Quick guide - Selectome

Basic Search

The Basic search accepts diverse entries, including:

Ensembl gene and gene tree identifiers
gene, transcript or protein names
Uniprot protein names or accession numbers
cross-references (Gene Ontology, InterPro, ...)
keywords

Search Tips

By default, a wildcard is added at the end of each keyword. For an exact match search add +, for example +rnase.
Only words with 3 or more characters are matched. For example, p53 will not only match p53 but also words longer than 3 characters, starting with p53.

Some query examples:

inhibitor

    =>  inhibitor*

+inhibitor

    =>  inhibitor

inhibitor protein

    =>  inhibitor* AND protein*

inhibitor +protein

    =>  inhibitor* AND protein    (without proteinase!)

"inhibitor alpha"

    =>  "inhibitor alpha" phrase

inhibitor human

    =>  inhibitor* IN human

inhibitor -human

    =>  inhibitor* NOT IN human

GO:0042030

    =>  Gene Ontology term

And combinations...

Advanced Search

You can use the Advanced search panel to perform a search on a specific phylogenetic branch. Branch names follow the NCBI Taxonomy.

If Positive selection is selected, the query will search only for subtrees with significant positive selection on the chosen branch.

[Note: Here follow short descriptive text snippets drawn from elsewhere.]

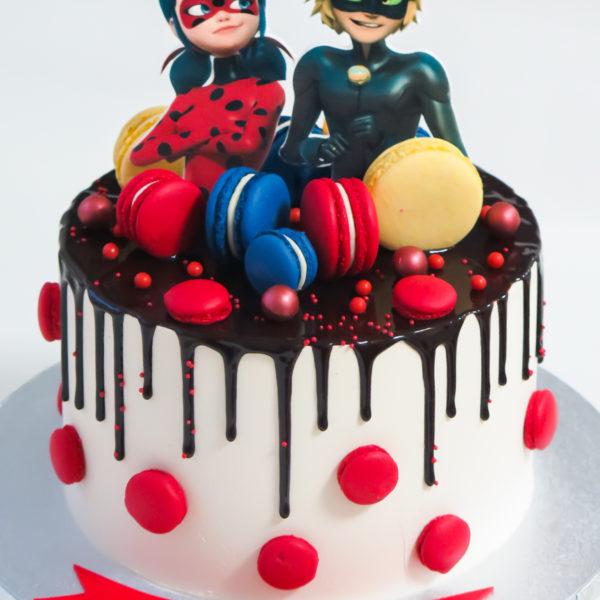 U539 - tort urodzinowy, na urodziny, dla dzieci, w kremie, bez masy cukrowej, miraculum, biedronka i czarny kot, drip, tort z dostawą, transportem warszawa, piaseczno, konstancin jeziorna, góra kalwaria, polska
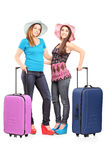 Full length portrait of two teenagers with suitcases stock photos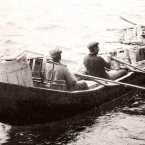 Men ferrying goods on a currach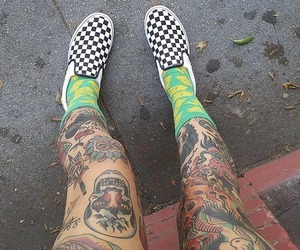 tattooed girl, thigh tattoo, and girls with tattoos image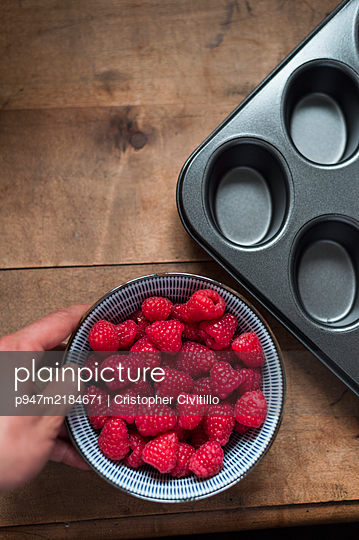Raspberries and baking pan - p947m2184671 by Cristopher Civitillo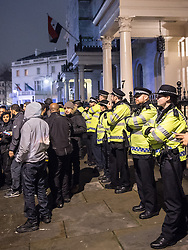 December 13, 2016 - London, London, United Kingdom - Image ¬©Licensed to i-Images Picture Agency. 13/12/2016. London, United Kingdom. Aleppo is Dying Protest. ..A row of police officers guard the doorway as over 1000 protesters gathered outside the Syrian Embassy in London...As well as voicing their anger at the current dire situation for civilians in the war torn city of Aleppo and speaking out against Bashar al-Assad's regime, Muslim prayers were held at the ''emergency demo.'' ..Picture by Pete Maclaine / i-Images (Credit Image: © Pete Maclaine/i-Images via ZUMA Wire)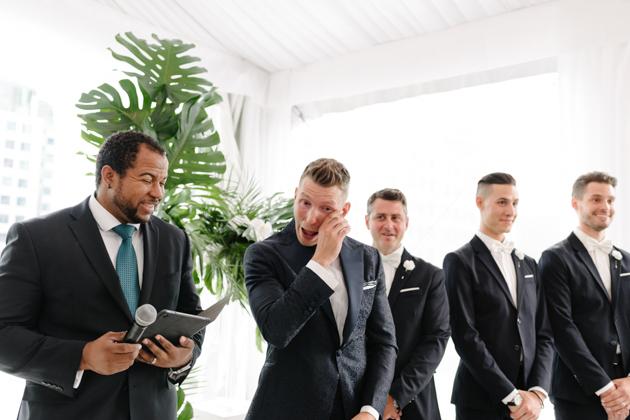 Groom sheds a tear as bride walks down the aisle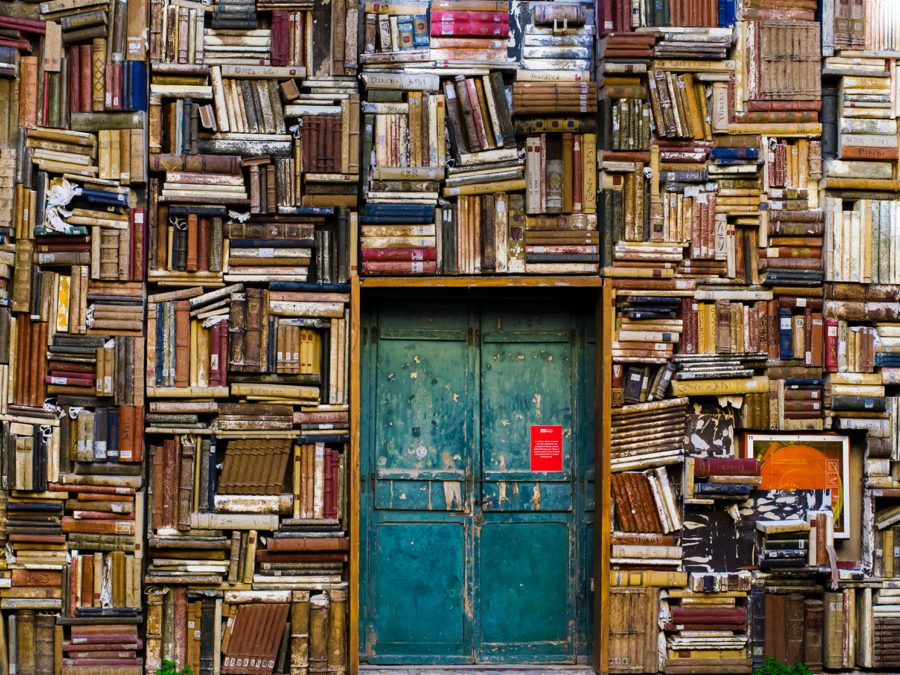 Image of wall of books around a door
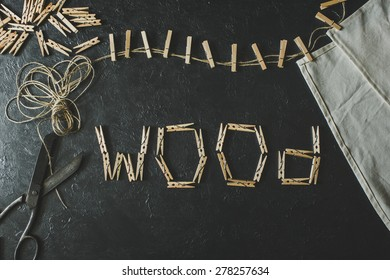 Wooden clothespins on a black background( Wood )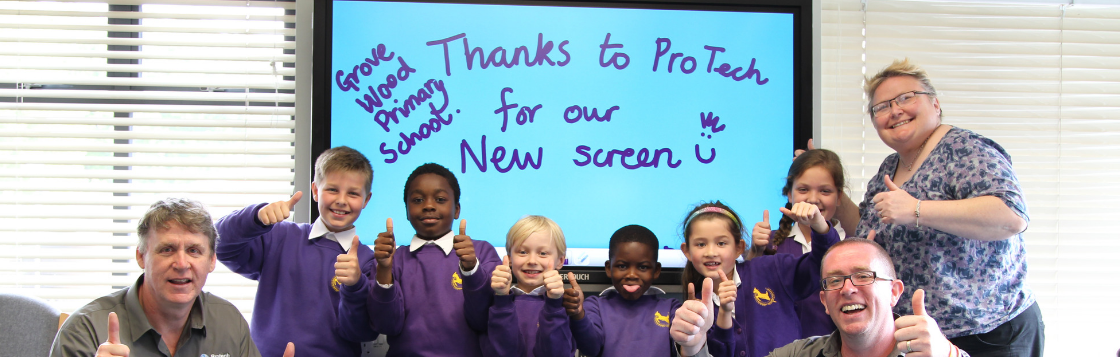 Protech Solutions celebrating with a school class after installing a new interactive screen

Note that the query is carried out on subtrees. Thus a query for the Simiiformes branch with and without positive selection, may return some common trees
because some subtrees may contain duplicated Simiiformes branches with AND without positive selection events.

Positive selection detection on terminal branches has lower statistical power, and sequencing or gene prediction errors may be more influential.

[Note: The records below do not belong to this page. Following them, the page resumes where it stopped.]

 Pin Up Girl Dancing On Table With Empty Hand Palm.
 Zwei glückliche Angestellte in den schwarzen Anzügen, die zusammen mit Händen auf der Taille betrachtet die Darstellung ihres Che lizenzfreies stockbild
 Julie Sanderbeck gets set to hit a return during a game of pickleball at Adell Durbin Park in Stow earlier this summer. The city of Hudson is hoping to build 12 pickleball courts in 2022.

We urge caution in interpreting results even on non terminal branches for which there are few sequences.

You can also use the Advanced search panel to restrict your search to a specific data type and also to search lists of Ensembl or Cross-References IDs.

List of Results

After a Basic or an Advanced search, Selectome provides the results as a sortable table:

     Leftmost columns are tree information.
     Rightmost columns are gene information.
     Background table cell highlights positive selection, if any, for the whole tree and/or per gene.

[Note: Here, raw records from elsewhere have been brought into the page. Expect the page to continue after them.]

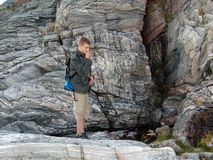 The rock-climber 03. The young man trying the forces in mountaneering royalty free stock photo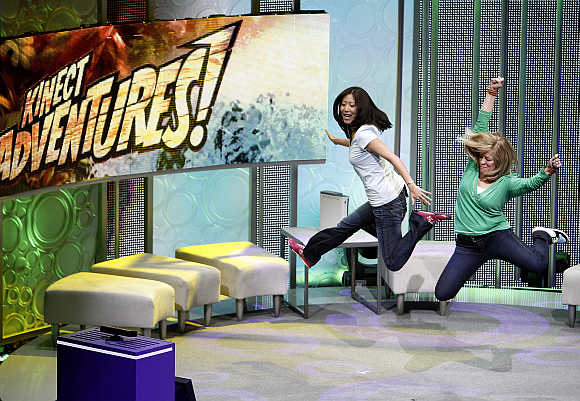 Assistants demonstrate the game Kinect Adventures for Kinect for Xbox 360 in Los Angeles.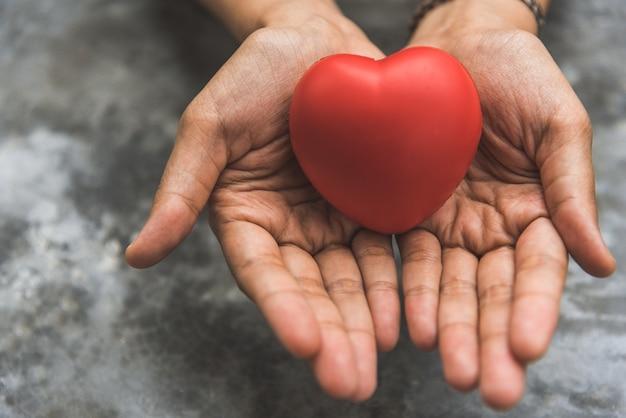 心臓ドナーとして赤い心臓を与える女性の手を閉じます。愛の概念のバレンタインデー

Table results can be exported in JSON or TSV formats.

Clicking on an Ensembl gene family accession number shows the result of positive selection tests in more detail.

Family/Tree view - Results of positive selection tests

The family datasheet is split into two parts:

1. The description of the family, with accession number, symbol, and links to other sub-family members, if any.

2. The subtree with added information on positive selection, but split - based on the taxon root used e.g. Euteleostomi - in sub-families.

You can click on gene names to access gene specific data.

Nodes appear as blue boxes for speciation events, as red for duplication events. Green boxes and branches are under positive selection.

Placing the mouse above a node provides information on:

the type of event (speciation or duplication)
the selection with p-value (if available; small p-values are more significant)
the taxon
the branch length
the bootstrap (phylogenetic support for the branch, in %; high bootstrap values are more significant)

The last section provides links to download tree and alignment in various formats.

Visualization of positive selected sites

Finally, clicking on the View Masked Alignment in Wasabi button, or on the View Unmasked Alignment in Wasabi button, will display the protein alignment using the Wasabi tool.
Masked alignment is the one out of our filtering pipeline, used for Codeml computations. Unmasked alignment keeps original residues, before filtering.

Important note: Although the test on a branch may significantly detect positive selection over a relatively large proportion of sites (e.g. 5%), data will often not be sufficient to detect all these sites with good confidence. Thus in many cases fewer sites will be reported by BEB than expected from the likelihood test. And in some cases no sites will be predicted by BEB although positive selection is significant for a proportion of sites on the branch.

Default coloring follows the ClustalX code. Hydrophobic are in light blue (AVILWC), basic are in red (KR), acid are in purple (ED), polar are in green (NSTQ), aromatic polar in ocean (YH), proline in yellow (P), glycine in orange (G) and fully conserved cysteine in pink (C).
Masked residues are in lowercase x. Uppercase X are from the original sequence.